Patent infringement doesn't just injure the victimized inventor; it corrupts America's uniquely valuable innovation economy. Countries with weaker IP protections have less R&D, fewer innovations, and less developed technology. America's IP alone is valued at more than $6 trillion, larger than every other economy in the world -- except China, which of course is the world's greatest IP thief.  

Health care today is IP, as is software, tech, national security and cybersecurity.  Without IP protections, the things that keep us healthy, safe, strong, and prosperous today won't be here for our children tomorrow.


That is what President Biden risks with his TRIPS "compromise" on Covid-19 vaccines. Proponents of the reported scheme say it's pared back -- that is, it's not as bad for America as the original petition. But why we should tear even a small hole in IP protection for American innovation, setting a dangerous precedent, is entirely unclear in this context?

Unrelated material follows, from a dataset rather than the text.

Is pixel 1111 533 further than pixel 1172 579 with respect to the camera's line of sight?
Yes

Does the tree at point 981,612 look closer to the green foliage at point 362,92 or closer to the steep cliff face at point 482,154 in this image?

As this tear continues to rip, more investment will dry up, more laboratories will shutter, more diseases will go uncured, and more foreign adversaries will close their technology gaps with us.

The Covid vaccines TRIPS waiver, even in its modified form, will do little good for the world, but great harm to the United States.

Paul R. Michel served on the United States Court of Appeals for the Federal Circuit from 1988 to his retirement in 2010, and as its chief judge from 2004 to 2010.